Global commerce moves quickly—yet traditional payment rails often lag behind. High fees, long settlement windows, and limited banking access keep millions of businesses and individuals underserved. As commerce grows, these shortfalls become more apparent. Rather than innovating, conventional systems have remained locked into multi-layered processes that add friction. Stablecoins and on-chain liquidity providers, however, are emerging as a real solution.
Why Traditional Banking Falls Short
- Inefficiency: Sending funds via SWIFT can take one to three business days—even longer if manual checks are involved. Multiple intermediaries add overhead and risk of delays.
- High Fees: Banks charge sending, receiving, and intermediary fees.
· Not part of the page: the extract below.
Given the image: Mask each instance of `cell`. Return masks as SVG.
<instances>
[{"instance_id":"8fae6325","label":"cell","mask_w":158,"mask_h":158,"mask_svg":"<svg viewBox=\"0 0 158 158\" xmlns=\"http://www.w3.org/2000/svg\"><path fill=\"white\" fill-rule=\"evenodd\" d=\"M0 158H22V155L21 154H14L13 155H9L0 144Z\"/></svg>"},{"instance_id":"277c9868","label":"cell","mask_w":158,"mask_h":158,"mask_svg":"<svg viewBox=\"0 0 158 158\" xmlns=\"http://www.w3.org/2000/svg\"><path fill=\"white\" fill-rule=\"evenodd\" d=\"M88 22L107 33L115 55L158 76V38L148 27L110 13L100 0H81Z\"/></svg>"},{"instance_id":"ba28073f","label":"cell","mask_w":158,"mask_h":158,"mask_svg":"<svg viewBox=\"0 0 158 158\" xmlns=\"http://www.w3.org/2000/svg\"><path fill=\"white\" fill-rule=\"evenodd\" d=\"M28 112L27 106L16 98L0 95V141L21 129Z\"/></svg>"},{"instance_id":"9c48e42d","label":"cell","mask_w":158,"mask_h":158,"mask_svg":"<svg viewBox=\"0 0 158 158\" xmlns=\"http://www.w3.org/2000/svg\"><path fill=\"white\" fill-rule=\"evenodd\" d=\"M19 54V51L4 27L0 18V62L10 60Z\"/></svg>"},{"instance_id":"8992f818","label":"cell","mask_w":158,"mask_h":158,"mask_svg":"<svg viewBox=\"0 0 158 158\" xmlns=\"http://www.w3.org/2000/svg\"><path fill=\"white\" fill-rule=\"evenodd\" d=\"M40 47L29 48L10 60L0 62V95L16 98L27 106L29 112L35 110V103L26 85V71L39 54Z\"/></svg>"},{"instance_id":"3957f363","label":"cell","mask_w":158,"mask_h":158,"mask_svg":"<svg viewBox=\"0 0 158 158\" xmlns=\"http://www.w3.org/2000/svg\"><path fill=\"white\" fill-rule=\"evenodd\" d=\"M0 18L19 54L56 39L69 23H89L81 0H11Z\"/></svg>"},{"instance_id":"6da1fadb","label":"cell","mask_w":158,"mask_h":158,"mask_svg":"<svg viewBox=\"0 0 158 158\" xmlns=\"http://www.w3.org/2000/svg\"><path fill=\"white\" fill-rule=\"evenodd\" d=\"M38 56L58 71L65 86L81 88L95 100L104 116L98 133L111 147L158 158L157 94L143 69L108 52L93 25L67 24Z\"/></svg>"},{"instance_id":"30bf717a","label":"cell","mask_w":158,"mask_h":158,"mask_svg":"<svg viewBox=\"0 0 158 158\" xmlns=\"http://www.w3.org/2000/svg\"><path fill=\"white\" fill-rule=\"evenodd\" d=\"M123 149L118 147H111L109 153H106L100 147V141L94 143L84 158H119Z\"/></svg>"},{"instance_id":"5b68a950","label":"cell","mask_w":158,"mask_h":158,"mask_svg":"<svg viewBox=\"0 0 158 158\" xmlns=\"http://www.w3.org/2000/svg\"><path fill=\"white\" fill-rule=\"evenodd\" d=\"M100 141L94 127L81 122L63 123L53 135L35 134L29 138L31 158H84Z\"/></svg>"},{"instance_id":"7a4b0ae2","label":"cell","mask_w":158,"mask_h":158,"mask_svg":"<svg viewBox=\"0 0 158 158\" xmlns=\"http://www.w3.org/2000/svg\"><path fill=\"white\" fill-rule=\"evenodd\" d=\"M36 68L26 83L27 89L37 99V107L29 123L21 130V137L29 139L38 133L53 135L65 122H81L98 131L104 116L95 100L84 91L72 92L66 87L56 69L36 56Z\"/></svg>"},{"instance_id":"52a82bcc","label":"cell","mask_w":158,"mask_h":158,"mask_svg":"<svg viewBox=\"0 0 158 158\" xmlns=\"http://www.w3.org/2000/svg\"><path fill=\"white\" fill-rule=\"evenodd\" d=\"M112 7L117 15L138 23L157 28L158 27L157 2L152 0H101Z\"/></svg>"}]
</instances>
Some transactions incur foreign exchange commissions. These costs pile up, eating into profit margins.
- Limited Access: Many markets in Africa, Latin America, and Southeast Asia struggle to access global banking networks, leaving them hamstrung by outdated or non-existent infrastructure.
Fintech solutions like Wise and PayPal improved convenience in developed regions, but they still tap into the same legacy rails. Settlement can be slow and costly. According to a Foley report, cross-border settlements soared to $190.1 trillion in 2023 and are poised to exceed $290 trillion by 2030. In such a fast-growing environment, high fees and liquidity gaps only widen.
Enter Stablecoins and On-Chain Liquidity
Stablecoins are cryptocurrencies pegged to a fiat asset—often the U.S. dollar—operating on permissionless blockchains 24/7, without intermediaries. Transaction costs are near-zero, and transfers finalize in seconds or minutes. Users avoid the volatility of typical crypto assets, benefiting from the predictability of a stable peg.
What’s Driving Their Success?
- Market Growth: The combined stablecoin market cap has soared above $230 billion. Tether (USDT) alone has surged from $4.6 billion (March 2020) to over $142 billion, underscoring intense demand for stable, on-chain assets.
- Always On, Always Accessible: Unlike banks that observe business hours and settle transactions over days, stablecoins finalize payments any time of day, anywhere in the world.
- Low Barrier to Entry: Individuals and businesses with little banking access can rely on stablecoins and local on-chain liquidity providers to move funds cross-border.
On-Chain Liquidity Bridges the Gap
For stablecoins to move seamlessly, they need liquidity—enough buyers and sellers on hand to swap between currencies without slippage or delay. On-chain liquidity providers like MANSA fulfill this role, creating pools that instantly convert stablecoin balances into local currencies (and vice versa).
Example: A Nigerian Exporter
A typical cross-border payment might involve multiple currency exchanges—EUR to USD to NGN, each step incurring steep fees. With stablecoins, a Nigerian exporter can accept USDT from a European client, then rely on on-chain liquidity pools to convert it directly into NGN at minimal cost. Settlement is rapid, drastically reducing overhead and risk.
Real Gains for Underserved Markets
Regions like Africa and Latin America are benefitting first from stablecoins. Brazil saw $12.9 billion in net crypto imports over the first nine months of 2024—70% in stablecoins. By addressing real-world needs for low-cost remittances and easily accessible capital, stablecoins are bridging finance gaps that legacy systems failed to close.
Policy Implications
Regulators increasingly see that stablecoins aren’t a threat, but a catalyst for progress. Smooth, near-instant cross-border transactions enhance economic inclusion and reduce reliance on precarious intermediaries. Ultimately, stablecoins can complement rather than supplant existing financial infrastructures, especially when integrated with compliance-friendly solutions.
The Future of Global Payments
Stablecoins and on-chain liquidity are no longer mere experiments. They’ve become indispensable tools for modern finance, cutting out the complexities and expenses that hamper traditional cross-border flows. Banks and fintech startups are already integrating stablecoins into their back-end systems. Wise, for example, taps directly into Japan’s Zengin network to cut out costly intermediaries.
While stablecoins won’t erase the role of banks overnight, their rapid adoption indicates a growing acceptance of programmable money and constant liquidity. As more businesses discover stablecoins’ stability and speed, reliance on outdated models will fade. This shift marks a critical turning point in global commerce—a decisive move toward frictionless, transparent, and universally accessible payments.